======== 本文
原子力の今後
原子力発電も原爆も同じであり、核分裂のエネルギーを利用する。原子力発電は、核分裂の臨界状態を保ちつつ、適切にコントロールし、その発生する熱エネルギーを電力に変換し、且つ核分裂や核燃料からでてくる放射線を閉じこめる。
1) 核兵器問題
世界には、核不拡散条約(NPT)(概要は、ここに外務省の説明)があり、米、露、英、仏、中の5か国を核兵器国と定め、核兵器国」以外への核兵器の拡散を防止することを取り決めている。但し、インド、パキスタン、イスラエルは非締約国であり、インド、パキスタンは核兵器を保有し、イスラエルも保有していると思われ、締約国の中では、イランと北朝鮮が話題になっている。
世界には、IAEA(国際原子力機関:概要は、ここに外務省の説明)があり、外務省の説明にも、「IAEAは、原子力の平和的利用を促進するとともに、原子力が平和的利用から軍事的利用に転用されることを防止することを目的とする。」とあるように、原子力の平和利用と核爆弾とは密接な関係がある。
核を保有してしまった人類は、無秩序に軍事利用が拡大しないように、核を管理しなければならない。テロリストへの核物質の拡散防止を確保せねばならず、技術障壁の低下により危険性が増加することや、破綻国家の出現を考えれば、リスクは高くなる傾向かも知れない。軽水炉燃料や使用済み燃料が、簡単に核兵器に転用されないといっても、それらを利用して、放射能まき散らし爆弾なんて、簡単に作れそうに思う。それが使用されれば、津波による福島放射能被害よりはるかに大きな被害が及ぶと思う。
================
======== データ行
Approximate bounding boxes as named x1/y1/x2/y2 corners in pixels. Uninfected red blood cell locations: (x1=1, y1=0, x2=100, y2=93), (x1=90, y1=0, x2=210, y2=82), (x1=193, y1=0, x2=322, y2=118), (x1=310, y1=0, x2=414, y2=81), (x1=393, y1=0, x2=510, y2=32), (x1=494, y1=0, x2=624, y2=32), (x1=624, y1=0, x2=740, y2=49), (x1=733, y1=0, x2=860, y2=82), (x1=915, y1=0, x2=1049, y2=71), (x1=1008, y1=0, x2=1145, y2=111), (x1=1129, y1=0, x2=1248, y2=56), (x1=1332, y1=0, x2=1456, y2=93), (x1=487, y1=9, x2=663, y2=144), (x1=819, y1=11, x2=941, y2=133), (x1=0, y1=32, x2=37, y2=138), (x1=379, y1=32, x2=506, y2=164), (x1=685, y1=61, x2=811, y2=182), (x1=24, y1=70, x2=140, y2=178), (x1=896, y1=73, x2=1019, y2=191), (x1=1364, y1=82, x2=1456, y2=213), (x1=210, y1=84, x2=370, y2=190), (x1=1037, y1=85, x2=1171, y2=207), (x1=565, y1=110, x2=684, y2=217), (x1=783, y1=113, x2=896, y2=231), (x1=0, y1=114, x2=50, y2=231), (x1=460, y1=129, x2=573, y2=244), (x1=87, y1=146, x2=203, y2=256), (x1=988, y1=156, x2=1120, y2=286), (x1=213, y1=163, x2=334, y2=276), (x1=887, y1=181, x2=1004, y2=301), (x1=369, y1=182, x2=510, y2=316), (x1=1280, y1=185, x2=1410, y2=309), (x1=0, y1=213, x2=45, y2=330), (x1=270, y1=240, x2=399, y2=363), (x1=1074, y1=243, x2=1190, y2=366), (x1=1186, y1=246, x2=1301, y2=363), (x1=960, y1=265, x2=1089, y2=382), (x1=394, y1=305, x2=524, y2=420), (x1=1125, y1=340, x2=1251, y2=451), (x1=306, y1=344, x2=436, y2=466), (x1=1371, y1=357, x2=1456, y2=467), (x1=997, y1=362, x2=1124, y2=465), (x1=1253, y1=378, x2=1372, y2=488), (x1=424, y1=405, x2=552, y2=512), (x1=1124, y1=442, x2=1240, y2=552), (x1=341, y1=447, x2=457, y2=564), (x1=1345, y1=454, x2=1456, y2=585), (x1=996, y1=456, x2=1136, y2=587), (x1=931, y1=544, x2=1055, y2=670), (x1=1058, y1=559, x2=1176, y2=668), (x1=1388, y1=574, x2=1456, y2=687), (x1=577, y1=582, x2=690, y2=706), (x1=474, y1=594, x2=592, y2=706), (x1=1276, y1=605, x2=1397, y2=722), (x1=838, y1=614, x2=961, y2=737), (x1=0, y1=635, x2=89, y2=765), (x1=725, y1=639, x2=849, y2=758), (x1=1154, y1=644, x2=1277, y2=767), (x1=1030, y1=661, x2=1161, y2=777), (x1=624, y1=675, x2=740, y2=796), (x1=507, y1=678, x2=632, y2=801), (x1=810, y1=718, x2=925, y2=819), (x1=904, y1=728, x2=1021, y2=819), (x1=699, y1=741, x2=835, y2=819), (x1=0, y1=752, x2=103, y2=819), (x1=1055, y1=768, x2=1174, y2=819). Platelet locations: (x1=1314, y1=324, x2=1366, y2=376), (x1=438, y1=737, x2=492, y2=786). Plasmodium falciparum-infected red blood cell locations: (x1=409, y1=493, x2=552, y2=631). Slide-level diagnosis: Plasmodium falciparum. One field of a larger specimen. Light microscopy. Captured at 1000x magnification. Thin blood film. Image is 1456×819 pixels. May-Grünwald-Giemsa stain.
================
原子力の今後についての本文は、原子力の平和利用と核爆弾とは密接な関係があるとしている。その根拠として本文が挙げていることを、1～3文で説明せよ。 上の行はこの作業には使わない。

根拠はIAEAの目的である。外務省の説明には、IAEAは原子力の平和的利用を促進するとともに、平和的利用から軍事的利用への転用を防止することを目的とすると書かれている。本文はこの記述を根拠にしている。